(Source material Opens)
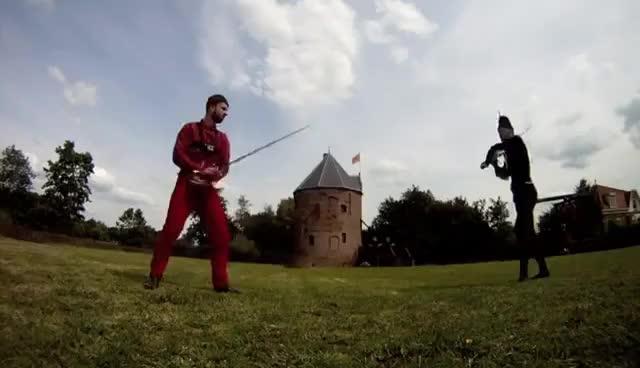 15th century, bind, european, longsword, martial arts, sword, wind, Bind and Wind GIFs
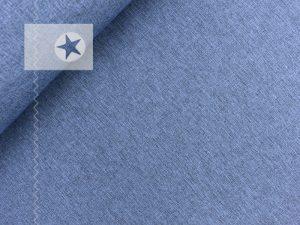 Softshell Stoff meliert blau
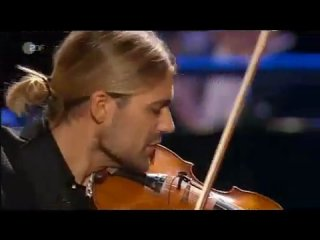 David Garrett He´s a Pirate Капитан Спэрроу со скрипкой)))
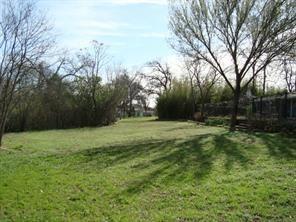 3500 Pecan Springs Rd, Austin, TX 78723 (#1896053) :: The Heyl Group at Keller Williams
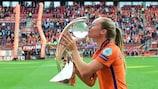 La joueuse de l'Ajax Desiree van Lunteren a aidé les Pays-Bas à remporter le Championnat d'Europe féminin de l'UEFA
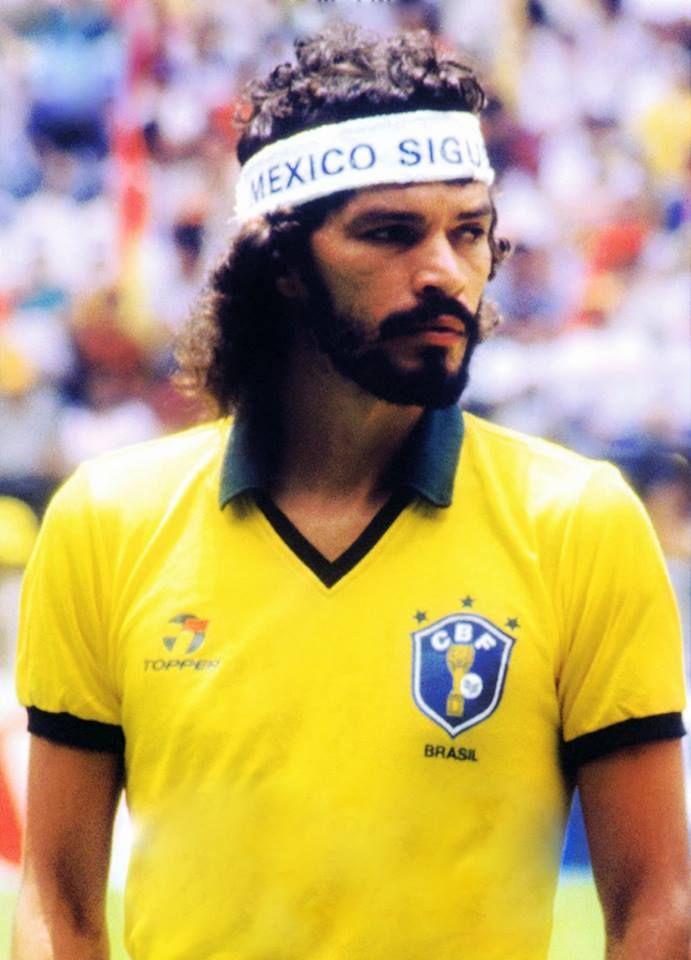 Socrates (Mexico 86).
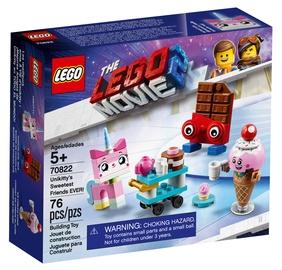 Konstruktors Lego The Movie Unikitty's Sweetest Friends EVER 70822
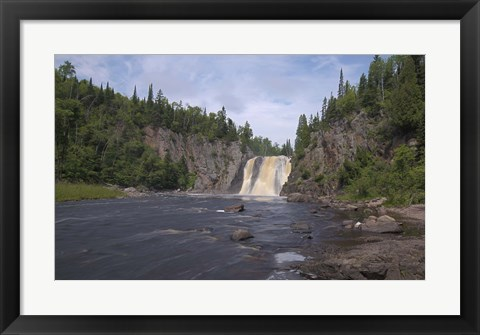 Framed North Shore Waterfall And Lake II Print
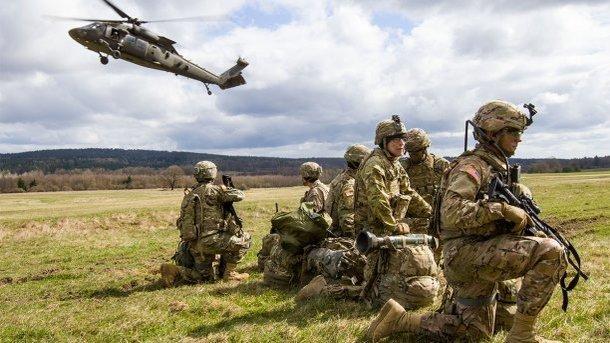 ВЛатвии начались масштабные учения НАТО
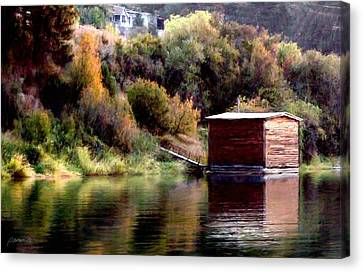 Lake Shed Canvas Print by Jim Pavelle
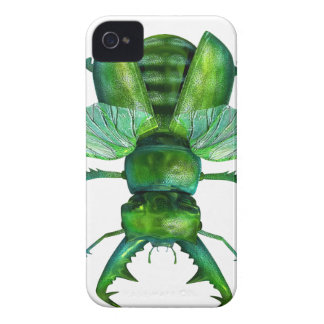 A Green Stag Beetle Case-Mate iPhone 4 Cases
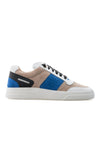 BUB Cray - Long Beach - Suede & Nubuck & Leather - Men's Sneakers - BUB Leather Shoes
(Source material Closes)
Work to be completed ->
From the line that contains "Konstruktors Lego The" to the last line of the data above, inclusive, transcribe every line exactly and only those lines, omitting pictures.

Completed task ->
 Konstruktors Lego The Movie Unikitty's Sweetest Friends EVER 70822
 Framed North Shore Waterfall And Lake II Print
 ВЛатвии начались масштабные учения НАТО
 Lake Shed Canvas Print by Jim Pavelle
 A Green Stag Beetle Case-Mate iPhone 4 Cases
 BUB Cray - Long Beach - Suede & Nubuck & Leather - Men's Sneakers - BUB Leather Shoes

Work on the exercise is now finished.